§ **About this task**
Copy the text of each of the entries below word for word, leaving out the pictures.

§ **Data for the task**
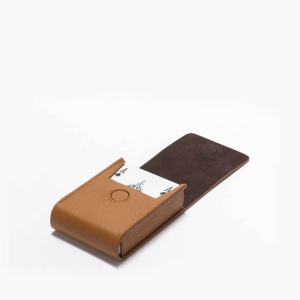 Poltrona Frau India Карты игральные Giobagnara  фото, kupilegko.ru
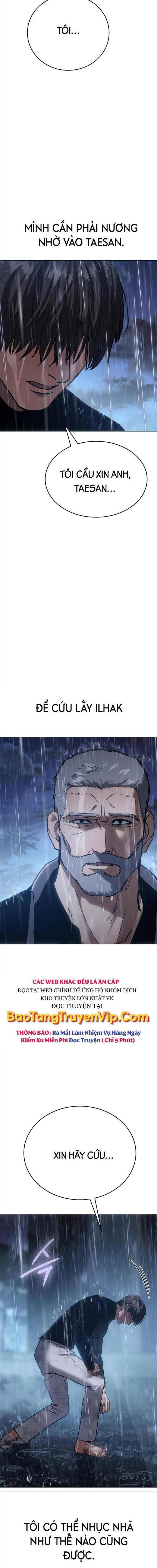 Baek Xx Chap 18 - Next Chap 17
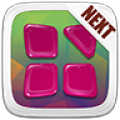 Candyxmas Theme icon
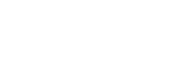 南芬区产品视频拍摄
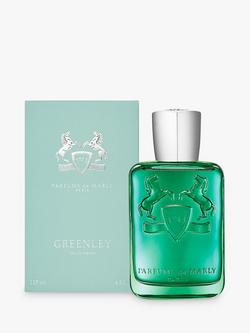 Parfums de Marly Greenley Eau de Parfum - view 2, 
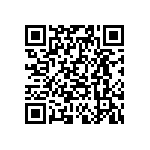 MAX4838EXT-G104 QRCode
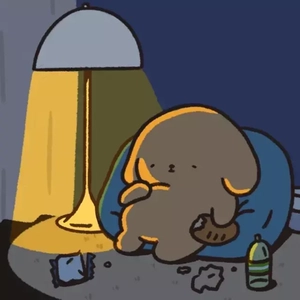 舒伯特玫瑰（翻自 蓝心羽）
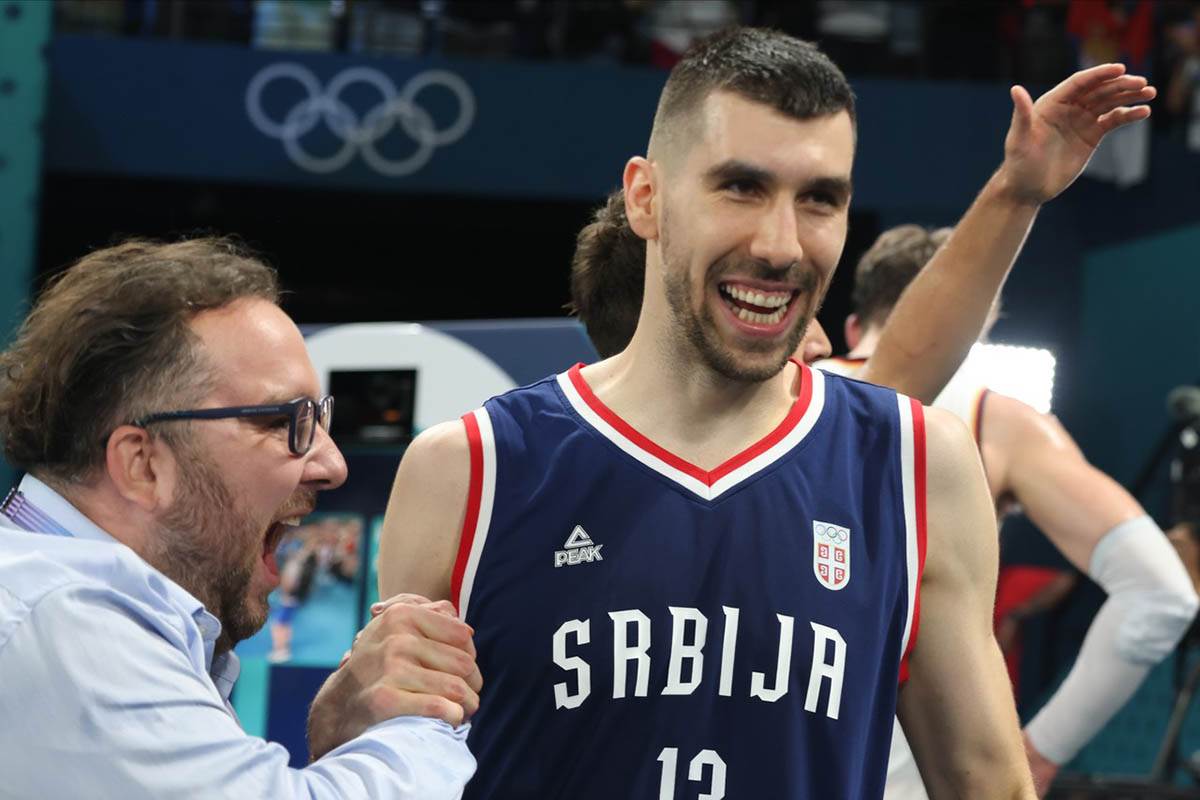 Pobeda Srbije protiv Nemačke OI (5).jpg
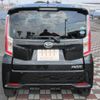 daihatsu move 2017 quick_quick_LA150S_LA150S-0117268 image 8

§ **Task output**
 Poltrona Frau India Карты игральные Giobagnara  фото, kupilegko.ru
 Baek Xx Chap 18 - Next Chap 17
 Candyxmas Theme icon
 南芬区产品视频拍摄
 Parfums de Marly Greenley Eau de Parfum - view 2, 
 MAX4838EXT-G104 QRCode
 舒伯特玫瑰（翻自 蓝心羽）
 Pobeda Srbije protiv Nemačke OI (5).jpg
 daihatsu move 2017 quick_quick_LA150S_LA150S-0117268 image 8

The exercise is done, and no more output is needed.